◆ Written request
Rewrite the data below, replacing every instance of "white wall" with "pale wall" and leaving everything else unchanged.

======== Supplied data ========

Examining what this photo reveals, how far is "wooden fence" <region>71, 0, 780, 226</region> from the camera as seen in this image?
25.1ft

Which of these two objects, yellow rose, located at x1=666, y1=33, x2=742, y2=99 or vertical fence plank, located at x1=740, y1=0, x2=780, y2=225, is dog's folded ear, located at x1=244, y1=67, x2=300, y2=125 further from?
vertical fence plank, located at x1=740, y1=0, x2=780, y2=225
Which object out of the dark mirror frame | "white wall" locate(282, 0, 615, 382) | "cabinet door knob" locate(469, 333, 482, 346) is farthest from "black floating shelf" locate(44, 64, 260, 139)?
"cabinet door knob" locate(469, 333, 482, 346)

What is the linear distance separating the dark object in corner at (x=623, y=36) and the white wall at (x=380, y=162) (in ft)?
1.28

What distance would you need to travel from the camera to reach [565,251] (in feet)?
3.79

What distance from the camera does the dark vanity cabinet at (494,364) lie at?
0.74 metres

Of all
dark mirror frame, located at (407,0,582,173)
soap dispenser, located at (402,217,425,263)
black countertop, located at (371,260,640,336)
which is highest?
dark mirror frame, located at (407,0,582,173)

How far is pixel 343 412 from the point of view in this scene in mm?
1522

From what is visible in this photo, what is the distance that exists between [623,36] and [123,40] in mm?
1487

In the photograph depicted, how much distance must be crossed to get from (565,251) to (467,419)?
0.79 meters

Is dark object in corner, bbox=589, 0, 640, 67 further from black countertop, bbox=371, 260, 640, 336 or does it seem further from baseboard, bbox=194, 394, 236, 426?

========

◆ Reply to the exercise
Examining what this photo reveals, how far is "wooden fence" <region>71, 0, 780, 226</region> from the camera as seen in this image?
25.1ft

Which of these two objects, yellow rose, located at x1=666, y1=33, x2=742, y2=99 or vertical fence plank, located at x1=740, y1=0, x2=780, y2=225, is dog's folded ear, located at x1=244, y1=67, x2=300, y2=125 further from?
vertical fence plank, located at x1=740, y1=0, x2=780, y2=225
Which object out of the dark mirror frame | "pale wall" locate(282, 0, 615, 382) | "cabinet door knob" locate(469, 333, 482, 346) is farthest from "black floating shelf" locate(44, 64, 260, 139)?
"cabinet door knob" locate(469, 333, 482, 346)

What is the linear distance separating the dark object in corner at (x=623, y=36) and the pale wall at (x=380, y=162) (in ft)?
1.28

What distance would you need to travel from the camera to reach [565,251] (in feet)?
3.79

What distance from the camera does the dark vanity cabinet at (494,364) lie at?
0.74 metres

Of all
dark mirror frame, located at (407,0,582,173)
soap dispenser, located at (402,217,425,263)
black countertop, located at (371,260,640,336)
which is highest?
dark mirror frame, located at (407,0,582,173)

How far is pixel 343 412 from the point of view in this scene in mm?
1522

From what is visible in this photo, what is the distance that exists between [623,36] and [123,40] in mm?
1487

In the photograph depicted, how much distance must be crossed to get from (565,251) to (467,419)?
0.79 meters

Is dark object in corner, bbox=589, 0, 640, 67 further from black countertop, bbox=371, 260, 640, 336 or does it seem further from baseboard, bbox=194, 394, 236, 426?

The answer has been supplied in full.